Transcribe exactly the lines from the one holding "What is the separation distance from" to the end of the data below, including both of those lines and no others.

Records of spatial reasoning questions:
--------------------------------------------------
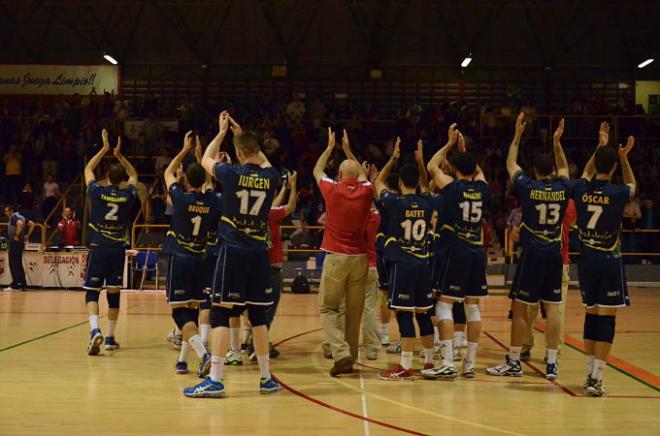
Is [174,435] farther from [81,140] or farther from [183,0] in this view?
[183,0]

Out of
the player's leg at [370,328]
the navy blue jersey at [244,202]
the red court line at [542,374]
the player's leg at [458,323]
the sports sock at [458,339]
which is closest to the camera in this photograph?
the navy blue jersey at [244,202]

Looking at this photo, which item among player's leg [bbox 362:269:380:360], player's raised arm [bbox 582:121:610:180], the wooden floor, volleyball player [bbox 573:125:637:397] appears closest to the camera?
the wooden floor

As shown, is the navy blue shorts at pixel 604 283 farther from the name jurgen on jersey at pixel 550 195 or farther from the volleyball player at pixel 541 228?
the name jurgen on jersey at pixel 550 195

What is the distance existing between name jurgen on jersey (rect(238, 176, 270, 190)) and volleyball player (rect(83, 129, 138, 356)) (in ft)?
9.93

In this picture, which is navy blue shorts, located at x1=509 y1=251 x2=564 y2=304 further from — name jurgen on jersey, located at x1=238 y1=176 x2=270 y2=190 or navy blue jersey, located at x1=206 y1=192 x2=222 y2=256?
navy blue jersey, located at x1=206 y1=192 x2=222 y2=256

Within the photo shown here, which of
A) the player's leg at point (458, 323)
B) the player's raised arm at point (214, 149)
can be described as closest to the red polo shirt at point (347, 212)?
the player's leg at point (458, 323)

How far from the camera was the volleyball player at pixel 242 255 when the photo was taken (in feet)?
25.7

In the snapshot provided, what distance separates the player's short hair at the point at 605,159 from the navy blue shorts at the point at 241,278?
3.44m

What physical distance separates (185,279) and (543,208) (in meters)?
3.94

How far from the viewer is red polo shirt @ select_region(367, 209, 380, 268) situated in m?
10.4

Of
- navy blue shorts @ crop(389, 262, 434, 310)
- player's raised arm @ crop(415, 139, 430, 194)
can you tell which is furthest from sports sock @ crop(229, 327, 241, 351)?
player's raised arm @ crop(415, 139, 430, 194)

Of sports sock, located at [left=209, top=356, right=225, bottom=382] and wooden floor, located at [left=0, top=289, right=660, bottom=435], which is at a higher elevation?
sports sock, located at [left=209, top=356, right=225, bottom=382]

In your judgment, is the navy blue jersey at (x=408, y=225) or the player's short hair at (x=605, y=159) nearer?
the player's short hair at (x=605, y=159)

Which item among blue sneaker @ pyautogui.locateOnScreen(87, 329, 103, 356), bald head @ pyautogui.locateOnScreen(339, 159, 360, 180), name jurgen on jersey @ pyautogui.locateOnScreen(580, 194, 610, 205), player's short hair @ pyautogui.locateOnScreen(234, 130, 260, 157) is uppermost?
player's short hair @ pyautogui.locateOnScreen(234, 130, 260, 157)
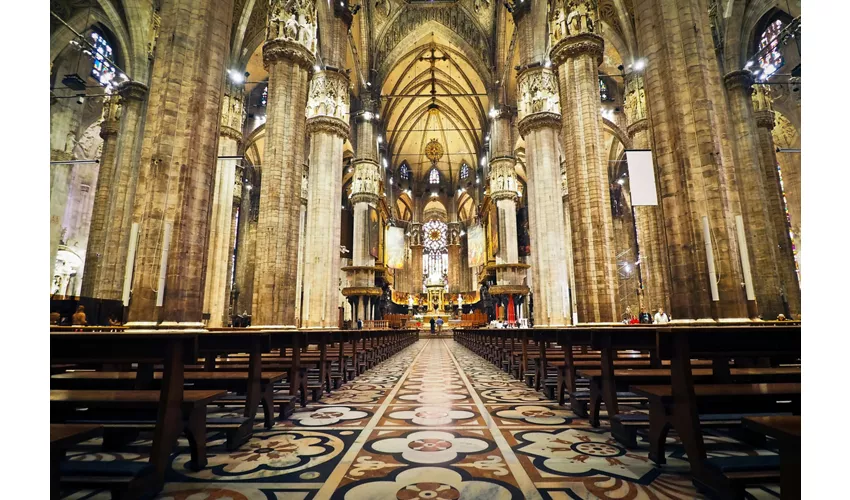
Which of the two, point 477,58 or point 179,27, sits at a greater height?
point 477,58

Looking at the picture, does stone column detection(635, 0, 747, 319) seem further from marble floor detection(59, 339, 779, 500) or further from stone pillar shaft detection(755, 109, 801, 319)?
stone pillar shaft detection(755, 109, 801, 319)

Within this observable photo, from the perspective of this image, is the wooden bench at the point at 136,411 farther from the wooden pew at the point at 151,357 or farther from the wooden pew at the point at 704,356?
the wooden pew at the point at 704,356

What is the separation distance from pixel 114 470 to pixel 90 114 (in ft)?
76.8

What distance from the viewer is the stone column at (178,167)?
19.0 ft

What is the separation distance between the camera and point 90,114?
18828 millimetres

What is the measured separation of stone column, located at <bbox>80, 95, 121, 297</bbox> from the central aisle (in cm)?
1265

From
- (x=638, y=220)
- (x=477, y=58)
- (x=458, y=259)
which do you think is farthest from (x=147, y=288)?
(x=458, y=259)

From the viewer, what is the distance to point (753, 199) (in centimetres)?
1159

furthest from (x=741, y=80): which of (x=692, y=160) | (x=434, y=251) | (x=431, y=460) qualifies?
(x=434, y=251)

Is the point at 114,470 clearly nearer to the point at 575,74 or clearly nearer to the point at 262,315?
the point at 262,315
--------------------------------------------------
* Answer to the task
What is the separation distance from pixel 114 470 to pixel 90 114 (in ft)?
76.8

What distance from the viewer is the stone column at (178,167)?
19.0 ft

What is the separation distance between the camera and point 90,114?
18828 millimetres

What is the measured separation of stone column, located at <bbox>80, 95, 121, 297</bbox> from the central aisle (in cm)?
1265

From
- (x=638, y=220)
- (x=477, y=58)
- (x=458, y=259)
which do you think is farthest from (x=147, y=288)?
(x=458, y=259)

From the viewer, what is the distance to point (753, 199) (in centimetres)?
1159

furthest from (x=741, y=80): which of (x=692, y=160) | (x=434, y=251) | (x=431, y=460) qualifies?
(x=434, y=251)

Is the point at 114,470 clearly nearer to the point at 575,74 or clearly nearer to the point at 262,315?
the point at 262,315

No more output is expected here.